Conte de la Souris volante

Les Livres du JFB

Il était une fois une petite souris qui s’ennuyait et ne voulait pas rester cachée dans son trou de souris ; elle aurait aimé voler vers le soleil comme les oiseaux et avoir des ailes.


Cette histoire, c’est André Balog, le héros principal du roman, qui la raconte. André se sent très proche de cette petite souris. Comme elle, il n’arrive pas à trouver sa place, ni dans sa propre famille, ni dans la société. D’où le titre hongrois de ce roman : La Souris volante (A repülo egér) traduit en français par Rue de la chimère (nom de la rue où se noue le drame).


Est-ce pour autant qu’André Balog met fin à ses jours ? En fait, personne ne connaît vraiment la raison. Pourquoi un jeune homme de 28 ans, brillant mais torturé, fils d’une famille aisée, aurait-il eu envie de se donner la mort ? Telle est la question posée en filigrane tout au long du livre.


Pour rechercher la cause de son acte, douze membres de son entourage, ceux qui l’ont connu, aimé, haï ou simplement côtoyé, reviennent sur sa vie et les circonstances du drame en prenant la parole à tour de rôle. Chacun, rongé par la culpabilité, tente de comprendre l’incompréhensible. A travers chaque témoignage, la personnalité mystérieuse d’André Balog se révèle. Ses proches eux-mêmes ont du mal à le cerner, notamment son frère : « Qui était André Balog ? Je ne sais pas. Comment était-il ? Je ne le connaissais pas. Je ne sais pas pourquoi il est mort, je ne sais pas pourquoi il a vécu, je ne sais pas qui il était. Je ne sais qu’une chose. Je sais que ç’était mon frère. »

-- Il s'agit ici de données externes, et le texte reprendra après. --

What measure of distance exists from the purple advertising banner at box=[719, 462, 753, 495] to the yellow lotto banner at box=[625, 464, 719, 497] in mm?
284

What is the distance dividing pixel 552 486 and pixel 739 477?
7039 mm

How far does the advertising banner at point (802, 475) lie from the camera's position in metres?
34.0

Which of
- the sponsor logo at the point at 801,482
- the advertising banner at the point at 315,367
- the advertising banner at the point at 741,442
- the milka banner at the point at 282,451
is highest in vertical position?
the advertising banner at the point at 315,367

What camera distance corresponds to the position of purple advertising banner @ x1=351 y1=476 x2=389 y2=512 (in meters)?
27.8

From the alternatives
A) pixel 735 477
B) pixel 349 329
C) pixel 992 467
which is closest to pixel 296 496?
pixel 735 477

Alors qui est coupable ? Le petit vendeur de journaux ? Le gardien d’immeuble, qui avait dénoncé la fugue d’André quand il était enfant ? Sa mère «qui n’a jamais su l’aimer (et qui ne l’a jamais embrassé une seule fois depuis sa naissance), son père qui n’a jamais osé l’aimer, son frère qui n’a jamais voulu l’aimer ? Est-ce la femme qui l’aimait ? Ou bien est-ce la femme qu’il aimait» ? Pris par le suspense, vous souhaitez connaître le coupable. Mais le coupable d’un suicide n’est-il pas le suicidé lui-même ?


Quoi qu’il en soit, quel que soit le responsable de la mort du héros, et s’il y en a un, ce livre est attachant car on est à la fois emporté par l’histoire et tour à tour touché, ému, bouleversé, mais aussi écoeuré par l’attitude de certains personnages.

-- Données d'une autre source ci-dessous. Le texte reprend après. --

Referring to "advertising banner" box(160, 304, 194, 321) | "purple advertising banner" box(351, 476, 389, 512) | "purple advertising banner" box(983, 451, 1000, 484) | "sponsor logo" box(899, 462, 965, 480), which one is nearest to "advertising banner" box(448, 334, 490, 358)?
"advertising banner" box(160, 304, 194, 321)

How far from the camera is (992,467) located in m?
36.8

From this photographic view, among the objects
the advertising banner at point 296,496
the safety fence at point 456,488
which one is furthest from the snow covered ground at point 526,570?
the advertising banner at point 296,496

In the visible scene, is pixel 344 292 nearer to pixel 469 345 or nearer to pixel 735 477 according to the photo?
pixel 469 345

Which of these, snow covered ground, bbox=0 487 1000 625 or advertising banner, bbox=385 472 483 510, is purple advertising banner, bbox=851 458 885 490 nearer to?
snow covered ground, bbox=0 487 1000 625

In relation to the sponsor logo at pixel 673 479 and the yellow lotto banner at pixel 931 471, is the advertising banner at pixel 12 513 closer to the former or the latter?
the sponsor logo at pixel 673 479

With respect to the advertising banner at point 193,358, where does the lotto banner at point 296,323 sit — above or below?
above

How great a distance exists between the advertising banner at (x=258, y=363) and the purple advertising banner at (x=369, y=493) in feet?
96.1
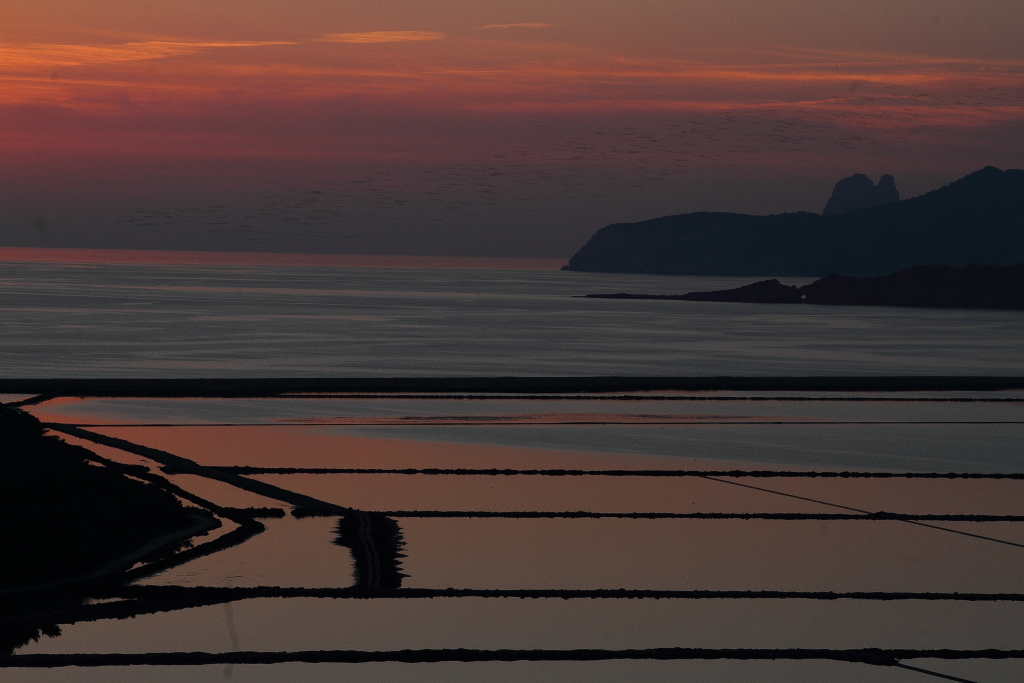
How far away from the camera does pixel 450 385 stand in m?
23.8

Enfin, vous apprécierez certainement ce style agréable et qui sonne «vrai» : «Le père Julien a des cheveux de la même couleur qu’une petite cuillère. Les cheveux de Tante Suzanne sont gris comme le plancher de la cuisine. Ceux de maman sont jaunes comme le sable. Mais les cheveux du père Julien sont d’une couleur qui n’existe pas dans les crayons de couleur. (….) Je voudrais bien avoir un jour un crayon de couleur argentée. Alors je pourrais copier le père Julien.»

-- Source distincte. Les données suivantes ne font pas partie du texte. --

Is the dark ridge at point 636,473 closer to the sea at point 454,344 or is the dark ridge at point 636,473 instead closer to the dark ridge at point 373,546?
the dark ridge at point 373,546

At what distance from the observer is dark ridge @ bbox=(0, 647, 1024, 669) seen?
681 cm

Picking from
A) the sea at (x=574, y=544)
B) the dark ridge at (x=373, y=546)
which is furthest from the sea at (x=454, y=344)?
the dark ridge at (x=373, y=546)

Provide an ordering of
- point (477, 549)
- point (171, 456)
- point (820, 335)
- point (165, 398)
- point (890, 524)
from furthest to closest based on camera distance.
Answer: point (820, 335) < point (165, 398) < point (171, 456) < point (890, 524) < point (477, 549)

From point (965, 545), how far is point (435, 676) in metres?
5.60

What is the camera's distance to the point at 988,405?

A travers un scénario original, c’est toute l’histoire d’une famille hongroise aisée détruite par les haines et les rancoeurs que l’auteur, Júlia Székely (1906-1986), ancienne élève de Béla Bartók et auteur de dix-sept ouvrages (romans, pièce de théâtre et biographies) nous raconte. Bien qu’écrit en 1939, ce livre sur l’histoire d’un jeune homme qui n’a jamais pu trouver sa place en ce monde pourrait se passer à n’importe quelle époque. Un très beau roman de mœurs qui gagne à être connu.


Clémence Brière


Rue de la chimère – Júlia Székely- 265 pages- Editions Buchet Chastel, oct. 2005 (1ère édition hongroise : 1939).